### Исходный отрывок
Та же матрица гегельянской триады также структурировала опыт диссидентской борьбы против партийного правления; в Словении эта борьба имела три этапа. Первым был этап внутренней оппозиции, критики режима во имя его собственных ценностей: «У нас не настоящий социализм, не настоящая социалистическая демократия!» Эта критика была «догегельянской» (она не учитывала того, что неспособность существующего режима осуществить свое понятие свидетельствовала о несостоятельности самого этого понятия); поэтому ответ режима на эту критику, строго говоря, был верным: она была абстрактной, она выказывала позицию Прекрасной Души, неспособной понять, что в действительности она критиковала единственное исторически возможное осуществление идеалов, которые она противопоставляла этой действительности.
В тот момент, когда оппозиция приняла эту истину, она перешла к следующему, второму этапу: конструированию пространства автономного «гражданского общества», считавшегося внешним по отношению к сфере политической власти. Теперь позиция была таковой: нам не нужна власть, нам нужно только автономное пространство вне области политической власти, в котором мы сможем ясно артикулировать наши художественные, гражданско-правовые, духовные и так далее интересы, критиковать власть и размышлять над ее недостатками, не пытаясь заменить ее. И вновь, конечно основная критика этой установки режимом («Ваше безразличие к власти фальшиво и лицемерно; на самом деле вам нужна власть») была верной, а переход к последнему, третьему этапу требовал от нас смелости, чтобы вместо лицемерных чистоплюйских заявлений, будто мы не хотим власти, полностью изменить позицию и выразить решительно согласие с критикой власти: «Да, мы действительно хотим власти, почему бы и нет? Почему она должна быть только у вас?»

### Задания
**1)** Перепишите отрывок о диссидентской борьбе в Словении от «Та же матрица» до «противопоставляла этой действительности.», заменив «Прекрасной Души» на «Несчастного Сознания».
**2)** Соответствуют ли отрывку о диссидентской борьбе в Словении эти утверждения? На каждое ответьте «да» или «нет» и дословно приведите решающие слова отрывка. (а) Борьба против партийного правления в Словении прошла три этапа. (б) На втором этапе оппозиция стремилась заменить власть. (в) Критику первого этапа отрывок называет гегельянской.
Данные для работы с отрывком не понадобятся.

### Строки набора данных
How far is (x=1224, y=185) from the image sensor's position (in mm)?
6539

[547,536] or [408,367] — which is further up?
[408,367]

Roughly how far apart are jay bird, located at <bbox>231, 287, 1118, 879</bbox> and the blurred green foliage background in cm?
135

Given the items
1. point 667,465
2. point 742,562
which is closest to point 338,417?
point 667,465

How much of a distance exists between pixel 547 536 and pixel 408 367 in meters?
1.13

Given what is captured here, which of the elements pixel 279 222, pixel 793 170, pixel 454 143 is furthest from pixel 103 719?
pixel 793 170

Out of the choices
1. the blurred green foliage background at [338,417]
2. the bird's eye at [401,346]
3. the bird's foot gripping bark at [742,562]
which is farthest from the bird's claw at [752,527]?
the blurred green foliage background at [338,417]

### Ответы
**1)**
Та же матрица гегельянской триады также структурировала опыт диссидентской борьбы против партийного правления; в Словении эта борьба имела три этапа. Первым был этап внутренней оппозиции, критики режима во имя его собственных ценностей: «У нас не настоящий социализм, не настоящая социалистическая демократия!» Эта критика была «догегельянской» (она не учитывала того, что неспособность существующего режима осуществить свое понятие свидетельствовала о несостоятельности самого этого понятия); поэтому ответ режима на эту критику, строго говоря, был верным: она была абстрактной, она выказывала позицию Несчастного Сознания, неспособной понять, что в действительности она критиковала единственное исторически возможное осуществление идеалов, которые она противопоставляла этой действительности.

**2)**
(а) Да: «в Словении эта борьба имела три этапа».
(б) Нет: «не пытаясь заменить ее».
(в) Нет: «Эта критика была „догегельянской“».